··· Extract provided ···

B2B vs. consumer marketing: 5 key differences

b2b marketingWhen business-to-business marketers call my office, they always ask the same thing: “Do you have B2B experience?”

They ask it like they’re looking for a white-haired wizard with a pointy black hat and a big gnarly cane, some spell-weaving Merlin who understands the strange and ancient ways of the “business buyer.”

I reply in two parts. First, I assure them. “Yes, I’ve worked successfully with a tremendous number of business marketers.”

Second, I shock them. “But you know, there really isn’t that much difference between B2B and consumer marketing, at least from the standpoint of creating offers, writing copy, and designing ads and direct mail.”

“No difference?” they sputter, “But … but … but ….”

Having had my fun, I then smooth their ruffled feathers and explain what seems to be shameless heresy.

You see, I admit that there are certainly vital differences between B2B and consumer marketing, but in my experience, the differences too often overshadow the similarities. And this can lead to some truly bad selling messages.

If you begin with the assumption that business people are all emotionless, money-making robots, as many B2B marketers do, you end up with flaccid offers, ponderous copy, and do-nothing design. Just look at the mail you get in your office.

In truth, business buyers are just people, with the same problems, fears, feelings, and dreams as everyone else. They simply experience their problems, fears, feelings, and dreams in their office instead of their living room.

They’re far from emotionless. In fact, because of the stress of the workplace, their emotional responses are often far more intense than consumers. And if you think money is the only issue they respond to, you’re simply not in touch with the average business person.

For the most part, business buyers respond to the same motivators and techniques as consumers. I never, therefore, divide the known world into consumer and B2B marketing. Rather, I begin with the idea that I’m going to sell to real people and then adjust my approach based on who and where those people are.

This is part one of a two-part post on this topic. So let’s first take a look at 5 key differences between business buyers and consumers.

···

From the text on B2B versus consumer marketing, return the part that begins with the words "Having had my" and ends with "their living room.", copied word for word. Rely only on the text above and nothing else.

··· Material provided ···

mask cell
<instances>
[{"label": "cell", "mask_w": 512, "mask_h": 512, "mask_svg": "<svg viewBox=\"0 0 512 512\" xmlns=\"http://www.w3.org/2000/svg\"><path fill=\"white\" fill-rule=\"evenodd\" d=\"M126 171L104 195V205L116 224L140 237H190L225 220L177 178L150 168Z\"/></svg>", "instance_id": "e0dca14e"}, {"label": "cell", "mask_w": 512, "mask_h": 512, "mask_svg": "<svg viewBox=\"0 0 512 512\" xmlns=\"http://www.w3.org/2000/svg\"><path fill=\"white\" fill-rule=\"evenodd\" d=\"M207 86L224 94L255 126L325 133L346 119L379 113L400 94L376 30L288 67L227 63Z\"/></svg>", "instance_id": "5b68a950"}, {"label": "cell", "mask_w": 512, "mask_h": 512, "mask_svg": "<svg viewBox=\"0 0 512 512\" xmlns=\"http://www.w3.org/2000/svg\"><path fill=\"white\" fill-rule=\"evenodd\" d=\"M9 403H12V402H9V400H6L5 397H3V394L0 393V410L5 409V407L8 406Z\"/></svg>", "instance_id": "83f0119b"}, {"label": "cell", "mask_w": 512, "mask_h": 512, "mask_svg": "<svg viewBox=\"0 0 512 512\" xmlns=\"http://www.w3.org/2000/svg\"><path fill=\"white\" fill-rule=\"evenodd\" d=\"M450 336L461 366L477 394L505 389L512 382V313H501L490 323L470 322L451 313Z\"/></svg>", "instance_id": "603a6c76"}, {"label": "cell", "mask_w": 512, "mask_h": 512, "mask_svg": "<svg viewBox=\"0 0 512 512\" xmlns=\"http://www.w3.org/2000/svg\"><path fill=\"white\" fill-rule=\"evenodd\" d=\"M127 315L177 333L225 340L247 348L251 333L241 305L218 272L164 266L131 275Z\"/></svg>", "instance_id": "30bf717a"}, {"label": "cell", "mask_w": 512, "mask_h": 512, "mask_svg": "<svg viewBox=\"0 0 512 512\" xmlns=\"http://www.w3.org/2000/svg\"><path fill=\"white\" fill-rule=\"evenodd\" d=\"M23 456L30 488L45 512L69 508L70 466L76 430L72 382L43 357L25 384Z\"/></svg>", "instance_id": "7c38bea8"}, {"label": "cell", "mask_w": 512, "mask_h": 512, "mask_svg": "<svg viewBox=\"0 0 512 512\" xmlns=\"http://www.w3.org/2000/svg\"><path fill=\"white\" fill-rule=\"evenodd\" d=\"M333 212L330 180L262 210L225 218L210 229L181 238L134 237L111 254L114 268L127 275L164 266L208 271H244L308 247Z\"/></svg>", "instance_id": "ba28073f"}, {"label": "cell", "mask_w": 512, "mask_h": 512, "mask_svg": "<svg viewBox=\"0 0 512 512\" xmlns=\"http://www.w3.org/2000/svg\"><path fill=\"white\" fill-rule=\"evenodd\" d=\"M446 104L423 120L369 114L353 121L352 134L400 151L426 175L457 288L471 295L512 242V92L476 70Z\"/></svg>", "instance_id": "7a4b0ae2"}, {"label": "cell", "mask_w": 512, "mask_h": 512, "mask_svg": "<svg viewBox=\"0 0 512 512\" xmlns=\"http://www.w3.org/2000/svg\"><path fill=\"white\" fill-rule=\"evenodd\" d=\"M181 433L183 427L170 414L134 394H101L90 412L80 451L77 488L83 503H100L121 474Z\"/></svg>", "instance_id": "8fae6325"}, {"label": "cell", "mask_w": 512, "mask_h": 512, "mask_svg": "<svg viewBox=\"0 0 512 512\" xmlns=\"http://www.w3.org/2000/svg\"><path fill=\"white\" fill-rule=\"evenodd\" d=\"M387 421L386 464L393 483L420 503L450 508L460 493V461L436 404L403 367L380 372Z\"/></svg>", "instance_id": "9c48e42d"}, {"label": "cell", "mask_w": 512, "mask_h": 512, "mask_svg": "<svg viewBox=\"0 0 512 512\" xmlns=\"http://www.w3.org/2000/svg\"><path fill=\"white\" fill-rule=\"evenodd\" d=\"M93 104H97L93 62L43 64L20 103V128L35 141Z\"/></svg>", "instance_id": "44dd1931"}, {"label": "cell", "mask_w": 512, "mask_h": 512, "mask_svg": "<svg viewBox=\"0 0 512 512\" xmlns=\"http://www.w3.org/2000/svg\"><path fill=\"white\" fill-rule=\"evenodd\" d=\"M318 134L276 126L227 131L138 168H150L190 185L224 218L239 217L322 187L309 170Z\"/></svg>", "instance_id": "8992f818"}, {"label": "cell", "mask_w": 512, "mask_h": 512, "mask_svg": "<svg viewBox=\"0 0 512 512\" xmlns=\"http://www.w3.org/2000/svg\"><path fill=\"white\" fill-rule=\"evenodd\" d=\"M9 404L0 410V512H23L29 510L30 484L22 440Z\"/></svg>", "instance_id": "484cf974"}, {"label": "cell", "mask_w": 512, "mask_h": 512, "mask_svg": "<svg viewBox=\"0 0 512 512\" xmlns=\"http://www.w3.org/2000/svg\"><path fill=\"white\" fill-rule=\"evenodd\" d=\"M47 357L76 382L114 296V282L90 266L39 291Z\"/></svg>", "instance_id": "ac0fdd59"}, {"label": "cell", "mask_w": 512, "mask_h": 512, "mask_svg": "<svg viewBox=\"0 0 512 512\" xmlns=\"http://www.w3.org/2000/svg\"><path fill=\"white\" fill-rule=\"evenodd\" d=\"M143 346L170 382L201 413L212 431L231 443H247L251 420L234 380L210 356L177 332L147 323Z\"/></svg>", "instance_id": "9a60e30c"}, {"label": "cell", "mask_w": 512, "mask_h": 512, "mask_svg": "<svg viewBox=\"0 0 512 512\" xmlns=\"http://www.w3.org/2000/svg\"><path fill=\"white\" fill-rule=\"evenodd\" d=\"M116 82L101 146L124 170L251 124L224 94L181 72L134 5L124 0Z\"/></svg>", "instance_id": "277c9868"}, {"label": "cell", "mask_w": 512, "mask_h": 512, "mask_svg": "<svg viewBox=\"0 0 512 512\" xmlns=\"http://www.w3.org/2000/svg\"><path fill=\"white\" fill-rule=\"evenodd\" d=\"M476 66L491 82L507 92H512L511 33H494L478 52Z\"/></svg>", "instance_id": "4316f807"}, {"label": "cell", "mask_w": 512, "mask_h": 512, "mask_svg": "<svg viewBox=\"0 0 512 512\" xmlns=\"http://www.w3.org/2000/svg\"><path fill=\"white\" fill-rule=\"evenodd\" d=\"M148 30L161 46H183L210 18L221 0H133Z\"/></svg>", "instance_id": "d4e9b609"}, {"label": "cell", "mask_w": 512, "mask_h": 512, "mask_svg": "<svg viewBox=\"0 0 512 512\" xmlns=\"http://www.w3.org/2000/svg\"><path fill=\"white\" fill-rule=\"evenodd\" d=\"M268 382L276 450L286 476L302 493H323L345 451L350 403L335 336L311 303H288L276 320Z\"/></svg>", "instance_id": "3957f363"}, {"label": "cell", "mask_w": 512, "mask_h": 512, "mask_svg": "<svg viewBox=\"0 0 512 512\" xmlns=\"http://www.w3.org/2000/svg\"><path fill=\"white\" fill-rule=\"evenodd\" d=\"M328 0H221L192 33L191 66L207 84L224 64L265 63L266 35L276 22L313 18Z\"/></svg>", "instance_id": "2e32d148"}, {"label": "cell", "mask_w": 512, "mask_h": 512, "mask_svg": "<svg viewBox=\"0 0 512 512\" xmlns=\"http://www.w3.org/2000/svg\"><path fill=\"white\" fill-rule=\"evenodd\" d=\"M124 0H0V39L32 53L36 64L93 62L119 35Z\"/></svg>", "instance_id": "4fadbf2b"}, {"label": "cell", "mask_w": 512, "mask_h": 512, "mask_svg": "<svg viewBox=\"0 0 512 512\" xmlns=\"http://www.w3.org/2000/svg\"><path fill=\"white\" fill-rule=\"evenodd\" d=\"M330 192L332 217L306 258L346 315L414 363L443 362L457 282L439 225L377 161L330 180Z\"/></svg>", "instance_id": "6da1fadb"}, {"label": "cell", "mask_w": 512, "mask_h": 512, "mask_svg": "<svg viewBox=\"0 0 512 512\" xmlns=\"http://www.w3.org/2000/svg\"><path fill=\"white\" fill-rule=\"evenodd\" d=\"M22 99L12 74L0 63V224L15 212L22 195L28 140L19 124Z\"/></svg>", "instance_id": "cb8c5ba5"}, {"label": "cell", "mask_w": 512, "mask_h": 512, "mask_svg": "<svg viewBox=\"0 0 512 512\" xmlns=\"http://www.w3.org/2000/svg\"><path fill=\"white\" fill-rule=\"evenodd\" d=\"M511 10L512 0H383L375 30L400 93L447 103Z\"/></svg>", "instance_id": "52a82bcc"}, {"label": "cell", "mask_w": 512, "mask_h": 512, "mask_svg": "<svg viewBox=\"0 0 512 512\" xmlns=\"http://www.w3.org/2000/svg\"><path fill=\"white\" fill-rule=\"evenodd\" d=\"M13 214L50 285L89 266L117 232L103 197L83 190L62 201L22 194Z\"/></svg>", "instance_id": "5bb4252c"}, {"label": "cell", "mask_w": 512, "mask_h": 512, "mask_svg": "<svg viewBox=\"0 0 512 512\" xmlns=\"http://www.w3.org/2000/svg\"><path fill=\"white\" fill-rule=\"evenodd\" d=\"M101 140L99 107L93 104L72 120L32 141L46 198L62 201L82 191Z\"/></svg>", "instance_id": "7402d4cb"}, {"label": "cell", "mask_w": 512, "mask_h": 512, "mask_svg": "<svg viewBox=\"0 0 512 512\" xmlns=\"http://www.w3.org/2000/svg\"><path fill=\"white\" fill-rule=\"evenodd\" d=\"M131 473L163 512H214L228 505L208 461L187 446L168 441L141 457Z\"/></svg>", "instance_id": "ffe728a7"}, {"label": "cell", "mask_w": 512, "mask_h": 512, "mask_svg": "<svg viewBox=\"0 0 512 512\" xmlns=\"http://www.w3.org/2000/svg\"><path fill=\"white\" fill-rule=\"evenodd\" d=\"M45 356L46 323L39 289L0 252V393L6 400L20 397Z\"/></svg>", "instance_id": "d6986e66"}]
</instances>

···

• Final result
Having had my fun, I then smooth their ruffled feathers and explain what seems to be shameless heresy.

You see, I admit that there are certainly vital differences between B2B and consumer marketing, but in my experience, the differences too often overshadow the similarities. And this can lead to some truly bad selling messages.

If you begin with the assumption that business people are all emotionless, money-making robots, as many B2B marketers do, you end up with flaccid offers, ponderous copy, and do-nothing design. Just look at the mail you get in your office.

In truth, business buyers are just people, with the same problems, fears, feelings, and dreams as everyone else. They simply experience their problems, fears, feelings, and dreams in their office instead of their living room.